The webinar, hosted by Rook Quality Systems and QuickVault by Veeva, focused on simplifying MedTech regulatory submissions. The event was moderated by Tory Lopez and featured speakers Jeff Hau, Axel Strombergsson, and Kyle Rose, who provided insights into five common medical device regulatory submissions: FDA 510(k), De Novo classification, PMA, CE Mark, and FDA pre-submission.
- The 510(k) regulatory pathway is most commonly used for Class II devices and some Class I devices, involving a comparison to a predicate device and performance testing.
- The De Novo classification is used for novel devices without a predicate, requiring a risk-benefit analysis and proposed special controls.
- Premarket Approval (PMA) is required for high-risk Class III devices, necessitating extensive testing and clinical trials.

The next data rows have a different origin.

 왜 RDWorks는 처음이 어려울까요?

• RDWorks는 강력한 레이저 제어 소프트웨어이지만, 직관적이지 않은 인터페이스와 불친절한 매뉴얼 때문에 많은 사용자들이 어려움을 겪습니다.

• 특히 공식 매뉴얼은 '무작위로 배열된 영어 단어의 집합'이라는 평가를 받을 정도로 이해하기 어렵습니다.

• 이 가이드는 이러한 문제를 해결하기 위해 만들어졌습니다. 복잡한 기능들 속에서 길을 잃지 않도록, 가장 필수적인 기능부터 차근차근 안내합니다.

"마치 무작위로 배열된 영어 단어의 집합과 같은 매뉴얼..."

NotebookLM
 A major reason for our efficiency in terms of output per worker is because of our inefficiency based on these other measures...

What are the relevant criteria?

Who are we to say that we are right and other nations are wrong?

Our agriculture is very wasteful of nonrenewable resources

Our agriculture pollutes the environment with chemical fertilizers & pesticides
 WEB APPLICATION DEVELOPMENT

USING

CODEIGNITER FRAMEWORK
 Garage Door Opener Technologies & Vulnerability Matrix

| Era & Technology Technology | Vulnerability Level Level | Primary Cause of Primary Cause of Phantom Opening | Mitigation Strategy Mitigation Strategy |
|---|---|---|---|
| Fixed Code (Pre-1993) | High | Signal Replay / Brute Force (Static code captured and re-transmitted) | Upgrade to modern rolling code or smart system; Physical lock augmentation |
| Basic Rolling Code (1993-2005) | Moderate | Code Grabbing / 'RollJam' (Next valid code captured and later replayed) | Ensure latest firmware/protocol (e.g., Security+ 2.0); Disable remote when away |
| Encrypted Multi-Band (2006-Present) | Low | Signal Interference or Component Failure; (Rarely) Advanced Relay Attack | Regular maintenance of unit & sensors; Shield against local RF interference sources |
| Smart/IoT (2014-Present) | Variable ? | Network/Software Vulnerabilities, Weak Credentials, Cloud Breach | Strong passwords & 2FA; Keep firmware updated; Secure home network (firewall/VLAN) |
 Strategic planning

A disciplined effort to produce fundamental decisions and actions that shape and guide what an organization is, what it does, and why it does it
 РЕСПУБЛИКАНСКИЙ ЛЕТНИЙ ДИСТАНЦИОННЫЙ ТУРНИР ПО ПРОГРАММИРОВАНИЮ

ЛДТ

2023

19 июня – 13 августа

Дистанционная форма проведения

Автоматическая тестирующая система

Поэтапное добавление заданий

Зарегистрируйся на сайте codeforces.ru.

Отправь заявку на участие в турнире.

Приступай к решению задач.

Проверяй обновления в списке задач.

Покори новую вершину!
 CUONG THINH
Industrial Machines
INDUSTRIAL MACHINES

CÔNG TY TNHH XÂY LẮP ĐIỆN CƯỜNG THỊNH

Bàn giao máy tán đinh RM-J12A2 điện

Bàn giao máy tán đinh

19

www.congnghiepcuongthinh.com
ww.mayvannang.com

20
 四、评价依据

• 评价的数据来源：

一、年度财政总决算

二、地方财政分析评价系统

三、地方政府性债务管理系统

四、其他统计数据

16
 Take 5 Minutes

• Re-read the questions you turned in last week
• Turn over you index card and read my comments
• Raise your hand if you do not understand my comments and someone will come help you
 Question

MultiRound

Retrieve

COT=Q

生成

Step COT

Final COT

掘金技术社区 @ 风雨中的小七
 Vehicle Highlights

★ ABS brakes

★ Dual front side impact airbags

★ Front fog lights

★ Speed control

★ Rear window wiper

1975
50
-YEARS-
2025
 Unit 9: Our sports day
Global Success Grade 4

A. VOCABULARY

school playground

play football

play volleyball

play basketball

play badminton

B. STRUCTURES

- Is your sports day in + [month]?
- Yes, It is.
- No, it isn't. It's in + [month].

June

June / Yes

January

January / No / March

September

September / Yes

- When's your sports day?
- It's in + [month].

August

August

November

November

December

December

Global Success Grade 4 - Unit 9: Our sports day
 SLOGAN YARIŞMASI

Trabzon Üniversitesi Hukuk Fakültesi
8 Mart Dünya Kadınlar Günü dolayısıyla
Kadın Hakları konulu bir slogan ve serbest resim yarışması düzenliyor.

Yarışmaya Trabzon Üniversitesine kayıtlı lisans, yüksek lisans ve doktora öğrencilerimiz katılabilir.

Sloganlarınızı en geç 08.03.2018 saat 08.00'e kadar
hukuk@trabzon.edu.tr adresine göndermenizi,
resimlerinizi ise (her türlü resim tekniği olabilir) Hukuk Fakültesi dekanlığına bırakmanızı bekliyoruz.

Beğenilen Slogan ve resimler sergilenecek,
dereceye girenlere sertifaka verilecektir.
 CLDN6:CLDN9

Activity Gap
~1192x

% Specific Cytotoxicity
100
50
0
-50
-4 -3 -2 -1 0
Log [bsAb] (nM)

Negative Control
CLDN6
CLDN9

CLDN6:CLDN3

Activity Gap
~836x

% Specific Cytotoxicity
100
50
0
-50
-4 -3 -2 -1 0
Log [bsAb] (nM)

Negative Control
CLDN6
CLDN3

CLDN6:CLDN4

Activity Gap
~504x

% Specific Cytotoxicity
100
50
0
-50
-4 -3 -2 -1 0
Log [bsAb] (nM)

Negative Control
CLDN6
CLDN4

- CE Marking is required for medical devices entering the EU market, and includes device description, quality management system auditing, technical documentation, and clinical evaluation reports.
- FDA Pre-submission is a free process for obtaining early feedback from the FDA, helping to de-risk regulatory strategies and clarify testing requirements.
The webinar presenters discussed strategies for successful submissions and timely market entry, emphasizing the importance of thorough planning, documentation, and leveraging digital tools like QuickVault’s eQMS software to manage submissions and streamline the process, ensuring efficiency and minimizing errors.